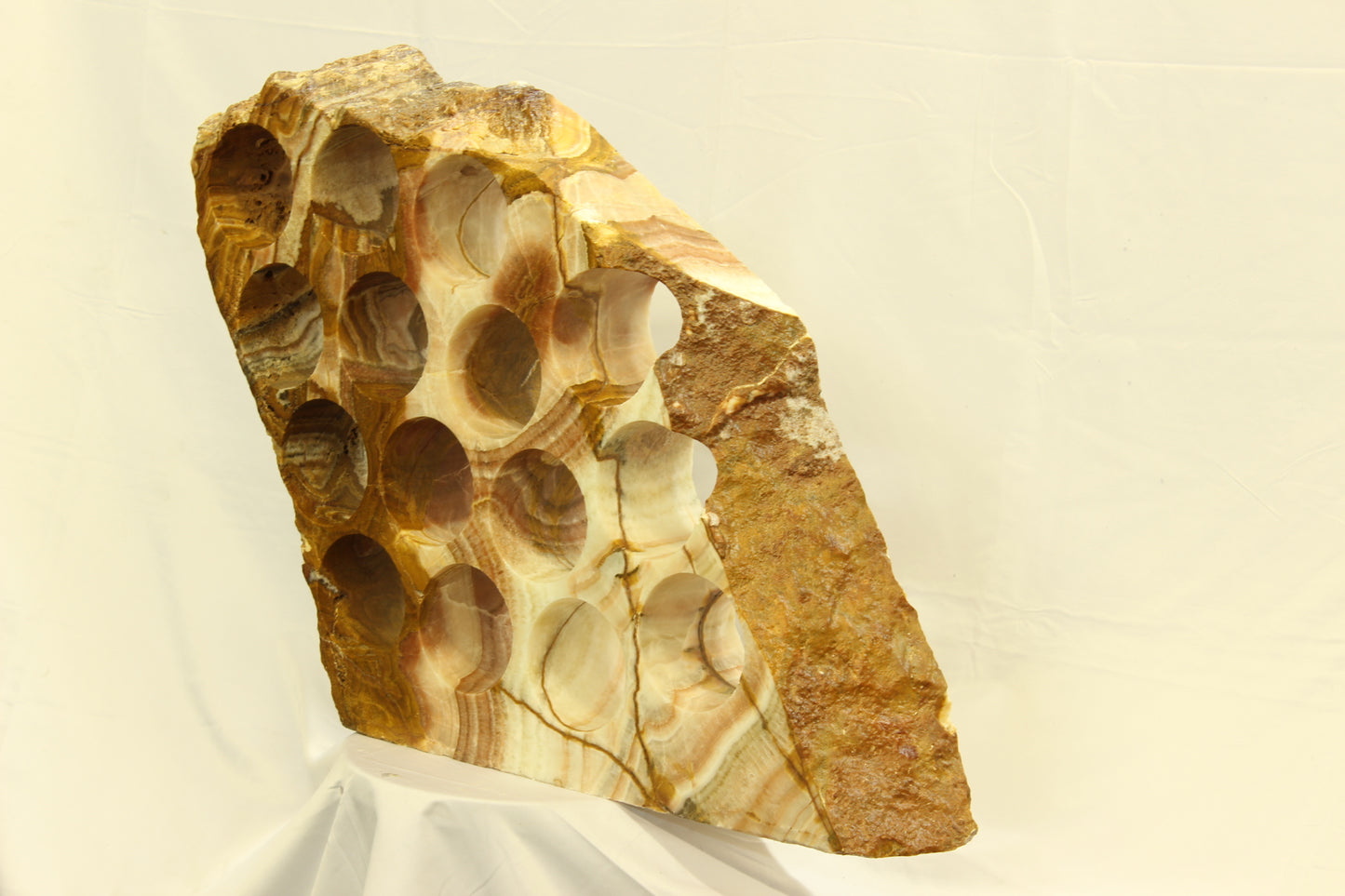 Red & White Onyx Stone Wine Holder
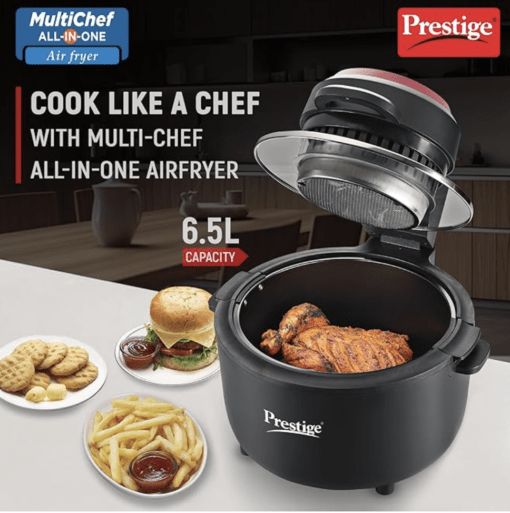 Prestige Multi-Chef All-in-One Air Fryer |80% less Oil Consumption|6.5L Capacity |1200 Watts Power|Airfry,Oven, Toast, Grill|See Through Lid|Advance Digital Display|Even Heat Distribution|Black - Image 2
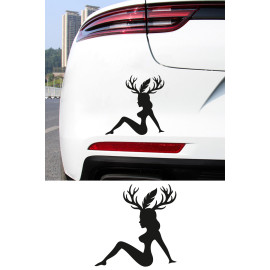 Geyik Kadın Sticker - Araba Motor Sticker - Kask Sticker 15x15cm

▸ **Exercise**: Transcribe all the lines above exactly, apart from the pictures.

▸ **Response below**:
 Red & White Onyx Stone Wine Holder
 Prestige Multi-Chef All-in-One Air Fryer |80% less Oil Consumption|6.5L Capacity |1200 Watts Power|Airfry,Oven, Toast, Grill|See Through Lid|Advance Digital Display|Even Heat Distribution|Black - Image 2
 Geyik Kadın Sticker - Araba Motor Sticker - Kask Sticker 15x15cm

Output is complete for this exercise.